*TASK DETAILS:*
Answer these questions from the section below on instrumenting the browser with the CloudWatch RUM web client:
(a) What issues the temporary credentials the web client uses to authenticate to the PutRumEvents API?
(b) What percentage of sessions does a SessionSampleRate of 0.2 instrument?
(c) Where in the page should the client be loaded?

1. Instrumenting the browser with the CloudWatch RUM web client

RUM has two halves: an app monitor (the AWS-side resource that ingests events, emits metrics, and stores raw events in CloudWatch Logs) and the web client (aws-rum-web, the npm package or CDN snippet that runs in the browser and posts events to the data plane). The web client authenticates to the RUM PutRumEvents API using temporary, unauthenticated credentials from a Cognito identity pool - that is the supported, low-friction path, and it is why you never ship long-lived keys to the browser.

When you create an app monitor with --cw-log-enabled and let RUM manage the identity pool, AWS provisions the Cognito identity pool, the unauthenticated IAM role, and the role policy for you. Create it first:

aws rum create-app-monitor \
  --name kloudvin-web \
  --domain app.kloudvin.com \
  --cw-log-enabled \
  --app-monitor-configuration '{
    "AllowCookies": true,
    "EnableXRay": true,
    "SessionSampleRate": 0.2,
    "Telemetries": ["errors", "performance", "http"],
    "FavoritePages": ["/", "/checkout"]
  }' \
  --region eu-west-1

SessionSampleRate: 0.2 instruments 20% of sessions - the single biggest cost and volume lever (section 7). Telemetries selects which plugins the client loads: errors (JS errors), performance (navigation, resource, and Web Vitals), and http (XHR/fetch instrumentation). EnableXRay: true makes the client attach trace headers to instrumented HTTP calls so RUM sessions stitch to backend traces (section 5).

Grab the generated identity pool ID and app monitor ID from the response - the snippet needs both:

aws rum get-app-monitor --name kloudvin-web --region eu-west-1 \
  --query 'AppMonitor.{Id:Id,Pool:AppMonitorConfiguration.IdentityPoolId}'

Now install the client. Prefer the npm module over the CDN loader in a real app - you get version pinning, tree-shaking, and the ability to gate it behind consent. The config object passed to AwsRum mirrors the app monitor:

import { AwsRum } from 'aws-rum-web';

const config = {
  sessionSampleRate: 0.2,
  identityPoolId: 'eu-west-1:11111111-2222-3333-4444-555555555555',
  endpoint: 'https://dataplane.rum.eu-west-1.amazonaws.com',
  telemetries: ['errors', 'http', ['performance', { recordAllTypes: ['css','script','img','fetch'] }]],
  allowCookies: true,
  enableXRay: true
};

const APPLICATION_ID = 'a1b2c3d4-...';
const APPLICATION_VERSION = '1.0.0';
const APPLICATION_REGION = 'eu-west-1';

// Hold the instance so you can record custom errors/events later.
export const awsRum = new AwsRum(APPLICATION_ID, APPLICATION_VERSION, APPLICATION_REGION, config);

Load the client as early as possible in the document head, before your app bundle. Web Vitals like Largest Contentful Paint and the navigation-timing entries are emitted by the browser early in page load; if the RUM client mounts after first paint it will miss them. Early load is the difference between a populated Web Vitals dashboard and an empty one.

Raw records
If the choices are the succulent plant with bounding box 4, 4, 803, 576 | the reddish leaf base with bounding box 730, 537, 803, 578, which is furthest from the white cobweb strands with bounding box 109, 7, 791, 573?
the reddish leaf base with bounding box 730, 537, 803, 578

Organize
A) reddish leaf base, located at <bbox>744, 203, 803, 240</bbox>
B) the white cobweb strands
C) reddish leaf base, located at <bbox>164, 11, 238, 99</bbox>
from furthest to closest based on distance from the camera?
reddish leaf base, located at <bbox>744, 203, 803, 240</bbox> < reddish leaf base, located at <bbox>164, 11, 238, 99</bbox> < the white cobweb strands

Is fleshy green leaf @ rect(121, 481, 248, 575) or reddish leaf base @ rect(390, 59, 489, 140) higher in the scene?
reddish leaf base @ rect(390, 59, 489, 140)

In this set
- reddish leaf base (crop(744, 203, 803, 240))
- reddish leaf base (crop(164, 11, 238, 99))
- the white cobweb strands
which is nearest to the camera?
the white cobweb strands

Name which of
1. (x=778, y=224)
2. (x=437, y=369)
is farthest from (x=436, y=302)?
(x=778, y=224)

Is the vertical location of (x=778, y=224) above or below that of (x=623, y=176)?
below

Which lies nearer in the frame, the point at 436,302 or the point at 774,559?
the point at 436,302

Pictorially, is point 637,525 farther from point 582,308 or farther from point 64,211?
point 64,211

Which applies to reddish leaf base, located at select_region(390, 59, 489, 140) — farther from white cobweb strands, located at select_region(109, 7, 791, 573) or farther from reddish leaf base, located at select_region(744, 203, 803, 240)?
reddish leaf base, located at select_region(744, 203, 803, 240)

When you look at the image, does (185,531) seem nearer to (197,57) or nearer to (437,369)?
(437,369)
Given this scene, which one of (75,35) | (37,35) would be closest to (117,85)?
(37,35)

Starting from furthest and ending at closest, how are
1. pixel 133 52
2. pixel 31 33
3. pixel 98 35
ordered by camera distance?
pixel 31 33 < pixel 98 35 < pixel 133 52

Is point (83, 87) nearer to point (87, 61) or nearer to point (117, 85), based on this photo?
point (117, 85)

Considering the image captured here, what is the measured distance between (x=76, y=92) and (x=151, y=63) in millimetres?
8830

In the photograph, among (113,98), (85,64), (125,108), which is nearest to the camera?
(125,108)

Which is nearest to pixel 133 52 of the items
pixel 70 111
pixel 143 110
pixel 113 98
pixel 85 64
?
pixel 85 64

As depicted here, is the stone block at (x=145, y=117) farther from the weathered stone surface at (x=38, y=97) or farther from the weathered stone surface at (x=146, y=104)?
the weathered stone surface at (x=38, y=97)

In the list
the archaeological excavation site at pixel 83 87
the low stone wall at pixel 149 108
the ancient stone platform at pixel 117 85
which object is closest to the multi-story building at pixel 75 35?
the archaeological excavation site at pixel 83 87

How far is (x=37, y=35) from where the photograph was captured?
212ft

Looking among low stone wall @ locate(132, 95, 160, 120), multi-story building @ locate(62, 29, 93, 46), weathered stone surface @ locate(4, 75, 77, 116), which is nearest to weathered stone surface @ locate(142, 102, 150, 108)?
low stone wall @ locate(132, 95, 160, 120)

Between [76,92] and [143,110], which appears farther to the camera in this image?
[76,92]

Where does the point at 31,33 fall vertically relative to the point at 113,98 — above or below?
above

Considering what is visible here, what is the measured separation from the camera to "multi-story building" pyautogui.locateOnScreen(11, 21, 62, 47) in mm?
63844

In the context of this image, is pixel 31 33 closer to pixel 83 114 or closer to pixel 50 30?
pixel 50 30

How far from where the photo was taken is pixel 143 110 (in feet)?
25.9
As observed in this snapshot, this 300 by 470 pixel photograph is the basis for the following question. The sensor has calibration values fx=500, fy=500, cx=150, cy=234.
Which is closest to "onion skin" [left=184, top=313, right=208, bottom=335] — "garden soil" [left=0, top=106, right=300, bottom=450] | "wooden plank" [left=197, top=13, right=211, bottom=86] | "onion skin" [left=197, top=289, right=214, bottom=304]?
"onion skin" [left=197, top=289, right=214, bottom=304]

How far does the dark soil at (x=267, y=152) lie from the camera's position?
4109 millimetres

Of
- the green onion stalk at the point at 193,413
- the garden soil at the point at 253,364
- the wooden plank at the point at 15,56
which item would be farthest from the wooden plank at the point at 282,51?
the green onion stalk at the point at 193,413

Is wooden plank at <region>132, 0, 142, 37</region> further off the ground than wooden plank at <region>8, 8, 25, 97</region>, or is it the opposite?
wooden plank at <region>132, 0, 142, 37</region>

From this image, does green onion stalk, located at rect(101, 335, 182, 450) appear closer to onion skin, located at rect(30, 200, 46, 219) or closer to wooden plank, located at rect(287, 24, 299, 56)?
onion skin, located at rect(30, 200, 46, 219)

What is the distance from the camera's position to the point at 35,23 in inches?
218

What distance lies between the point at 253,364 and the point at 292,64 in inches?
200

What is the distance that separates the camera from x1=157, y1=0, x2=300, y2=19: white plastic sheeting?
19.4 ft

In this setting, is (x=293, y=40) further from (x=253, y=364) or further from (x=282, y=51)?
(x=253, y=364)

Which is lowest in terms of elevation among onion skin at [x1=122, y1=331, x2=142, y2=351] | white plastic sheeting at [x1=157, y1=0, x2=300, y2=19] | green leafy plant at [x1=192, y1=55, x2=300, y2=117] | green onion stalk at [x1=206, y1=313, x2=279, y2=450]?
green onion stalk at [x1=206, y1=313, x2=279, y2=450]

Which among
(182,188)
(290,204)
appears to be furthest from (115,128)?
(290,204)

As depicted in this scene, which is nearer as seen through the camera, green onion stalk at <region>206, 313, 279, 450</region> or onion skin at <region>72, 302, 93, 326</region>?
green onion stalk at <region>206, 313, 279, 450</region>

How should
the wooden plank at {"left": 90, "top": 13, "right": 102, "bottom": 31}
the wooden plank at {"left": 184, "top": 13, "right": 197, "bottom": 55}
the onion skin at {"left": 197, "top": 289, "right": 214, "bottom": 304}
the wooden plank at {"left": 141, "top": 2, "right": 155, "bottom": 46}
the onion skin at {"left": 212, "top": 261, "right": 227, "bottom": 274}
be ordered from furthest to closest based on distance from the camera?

*EXERCISE RESULT:*
(a) A Cognito identity pool, which provides temporary, unauthenticated credentials.
(b) 20% of sessions.
(c) As early as possible in the document head, before the app bundle.